C.   PENILAIAN DALAM AKSIOLOGI
1.        Etika
Etika adalah cabang filsafat yang membahas secara kritis dan sistematis masalah-masalah moral. Kajian etika lebih fokus pada prilaku,norma dan adat istiadat manusia. Etika merupakan salah-satu cabang filsafat tertua. Setidaknya ia telah menjadi pembahasan menarik sejak masa Sokrates dan para kaum shopis. Di situ dipersoalkan mengenai masalah kebaikan, keutamaan, keadilan dan sebagianya. Berbeda dengan norma itu sendiri, etika tidak menghasilkan suatu kebaikan atau perintah dan larangan, melainkan sebuah pemikiran yang kritis dan mendasar. Tujuan dari etika adalah agar manusia mengetahi dan mampu mempertanggungjawabkan apa yang ia lakukan.
Didalam etika, nilai kebaikan dari tingkah laku manusia menjadi sentral persoalan. Maksudnya adalah tingkah laku yang penuh dengan tanggung jawab, baik tanggung jawab terhadap diri sendiri, masyarakat, alam maupun terhadap tuhan sebagai sang pencipta.
Dalam perkembangan sejarah etika ada empat teori etika sebagai sistem filsafat moral yaitu, hedonisme, eudemonisme, utiliterisme dan deontologi. Hedoisme adalah padangan moral yang menyamakan baik menurut pandangan moral dengan kesenangan. Eudemonisme menegaskan setiap kegiatan manusia mengejar tujuan. Dan adapun tujuan dari manusia itu sendiri adalah kebahagiaan.
Selanjutnya utilitarisme yang berpendapat bahwa tujuan hukum adalah memajukan kepentingan para warga negara dan bukan memaksakan perintah-perintah ilahi atau melindungi apa yang disebut hak-hak kodrati. Selanjutnya deontologi, adalah pemikiran tentang moral yang diciptakan oleh Immanuel Kant. Menurut Kant, yang bisa disebut baik dalam arti sesungguhnya hanyalah kehendak baik. Semua hal lain disebut baik secara terbatas atau dengan syarat. Misalnya kekayaan manusia apabila digunakan dengan baik oleh kehendak manusia.
2.      Estetika
Estetika merupakan bidang studi manusia yang mempersoalkan tentang nilai keindahan. Keindahan mengandung arti bahwa didalam diri segala sesuatu terdapat unsur-unsur yang tertata secara tertib dan harmonis dalam satu kesatuan hubungan yang utuh menyeluruh. Maksudnya adalah suatu objek yang indah bukan semata-mata bersifat selaras serta berpola baik melainkan harus juga mempunyai kepribadian.
Aksiologi berkenaan dengan nilai guna ilmu, baik itu ilmu umum maupun ilmu agama, tak dapat dibantah lagi bahwa kedua ilmu itu sangat bermanfaat bagi seluruh umat manusia, dengan ilmu sesorang dapat mengubah wajah dunia.

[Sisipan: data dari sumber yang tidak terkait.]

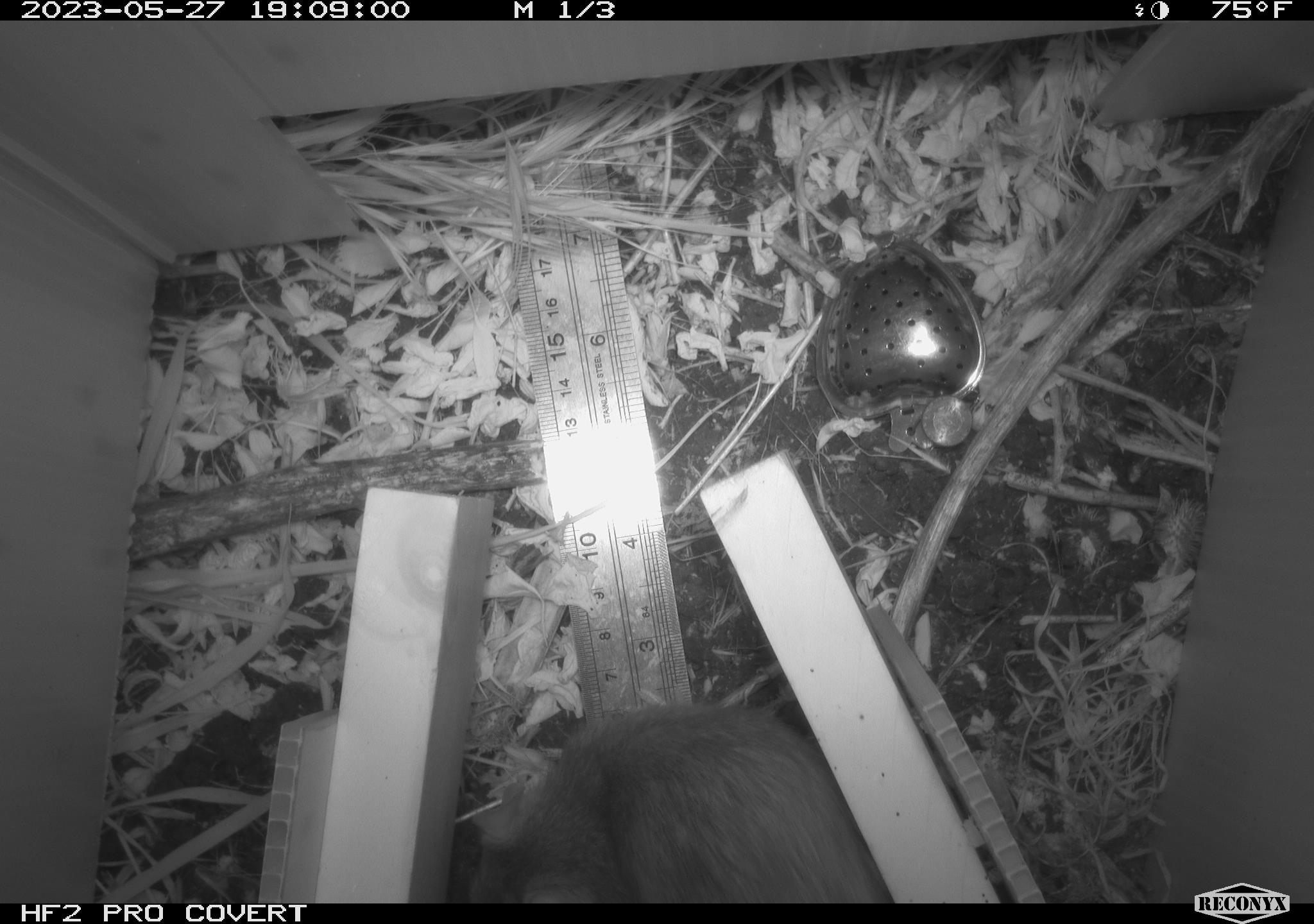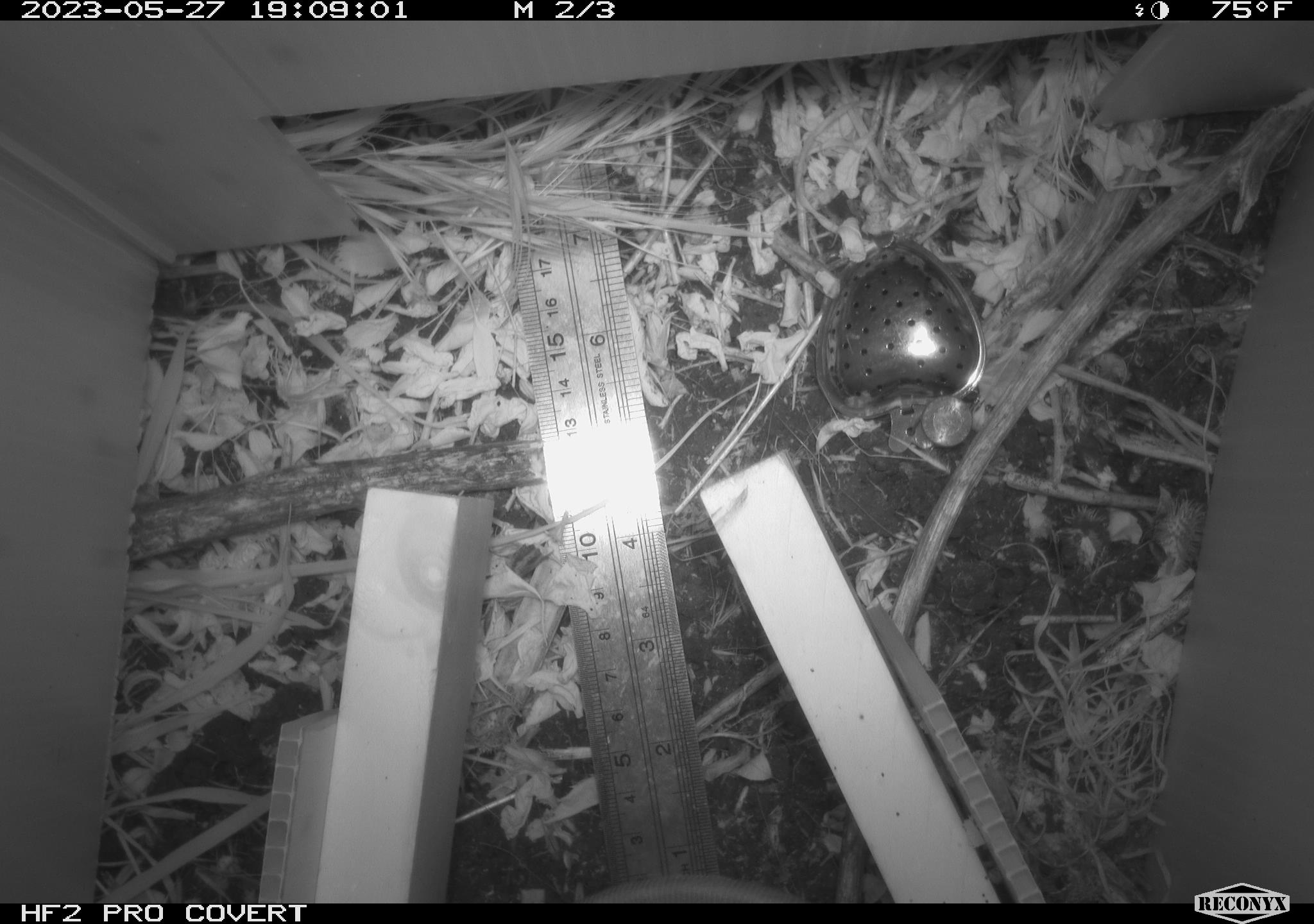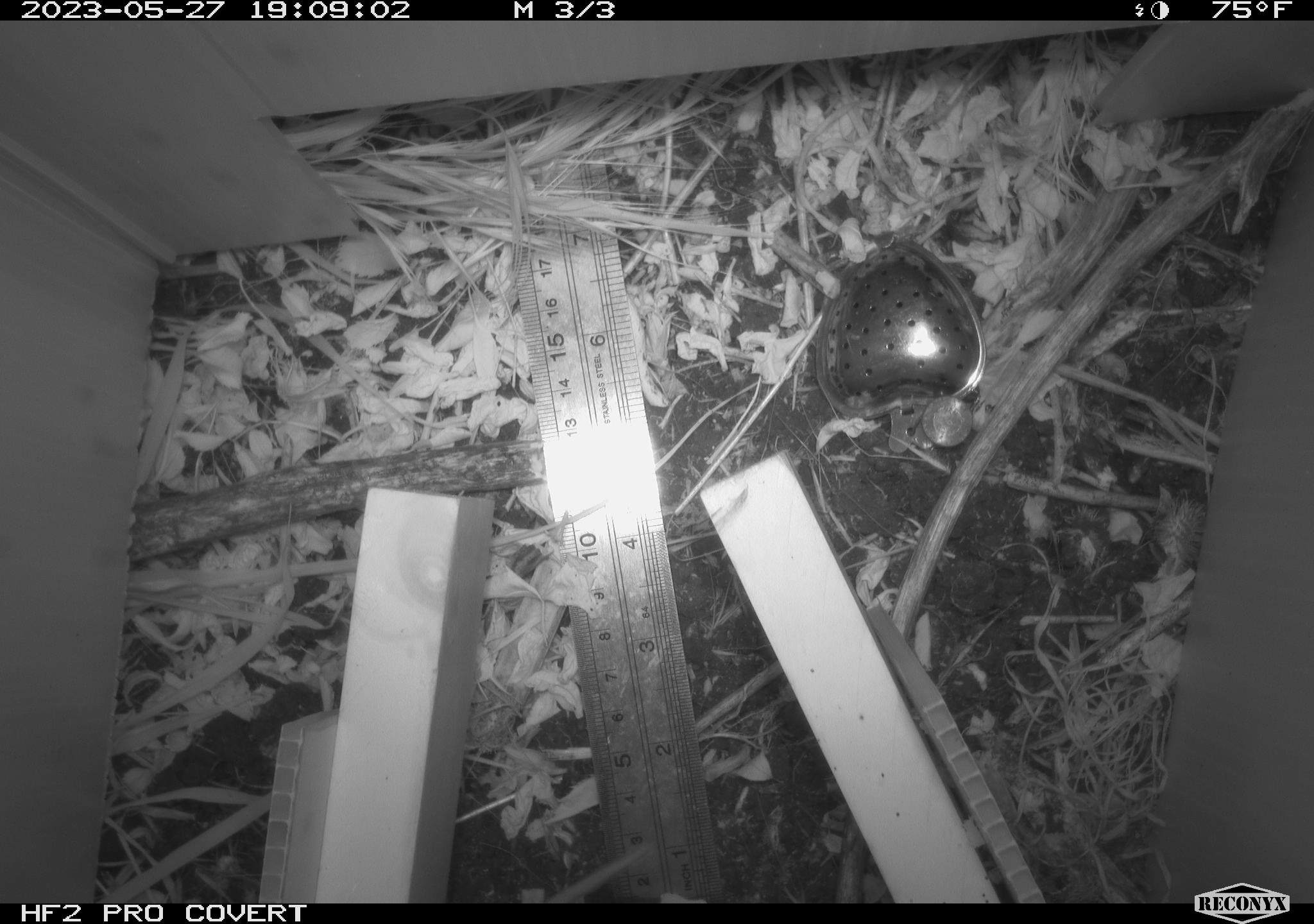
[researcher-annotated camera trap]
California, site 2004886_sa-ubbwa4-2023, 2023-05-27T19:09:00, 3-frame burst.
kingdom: Animalia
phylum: Chordata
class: Mammalia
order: Rodentia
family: Muridae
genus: Rattus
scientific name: Rattus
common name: rat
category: rattus species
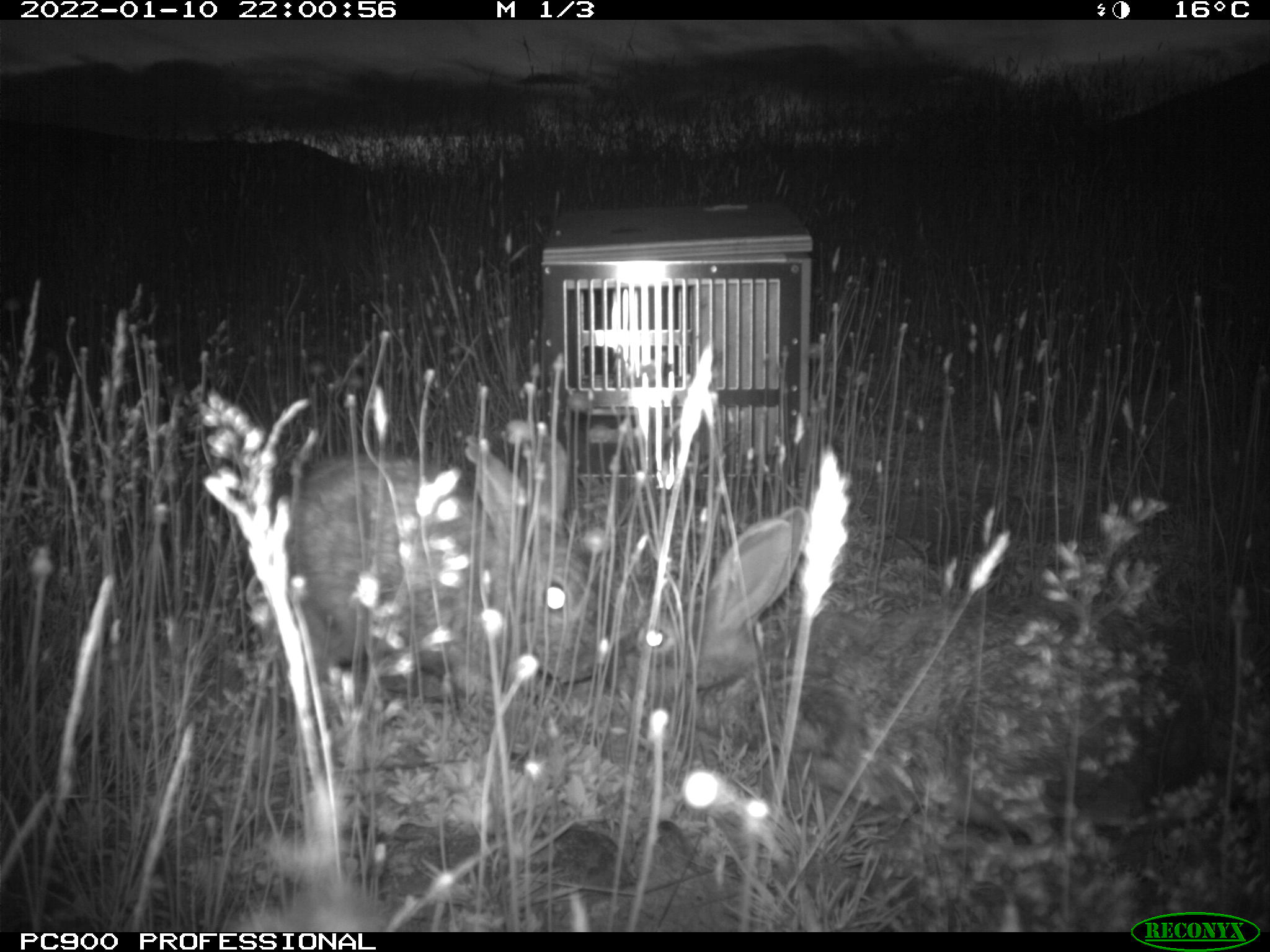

D.      KEGUNAAN AKSIOLOGI  TERHADAP TUJUAN ILMU PENGETAHUAN
Nilai kegunaan ilmu, untuk mengetahui kegunaan filsafat ilmu atau untuk apa filsafat ilmu itu digunakan, kita dapat memulainya dengan melihat filsafat sebagai tiga hal, yaitu:
1.      Filsafat sebagai kumpulan teori digunakan memahami dan mereaksi dunia pemikiran.
Jika seseorang hendak ikut membentuk dunia atau ikut mendukung suatu ide yang membentuk suatu dunia, atau hendak menentang suatu sistem kebudayaan atau sistem ekonomi, atau sistem politik, maka sebaiknya mempelajari teori-teori filsafatnya. Inilah kegunaan mempelajari teori-teori filsafat ilmu.
2.      Filsafat sebagai pandangan hidup.
Filsafat dalam posisi yang kedua ini semua teori ajarannya diterima kebenaranya dan dilaksanakan dalam kehidupan. Filsafat ilmu sebagai pandangan hidup gunanya ialah untuk petunjuk dalam menjalani kehidupan.
3.      Filsafat sebagai metodologi dalam memecahkan masalah.
Dalam hidup ini kita menghadapi banyak masalah. Bila ada batui didepan pintu, setiap keluar dari pintu itu kaki kita tersandung, maka batu itu masalah. Kehidupan akan dijalani lebih enak bila masalah masalah itu dapat diselesaikan. Ada banyak cara menyelesaikan masalah, mulai dari cara yang sederhana sampai yang paling rumit. Bila cara yang digunakan amat sederhana maka biasanya masalah tidak terselesaikan secara tuntas.penyelesaian yang detail itu biasanya dapat mengungkap semua masalah yang berkembang dalam kehidupan manusia.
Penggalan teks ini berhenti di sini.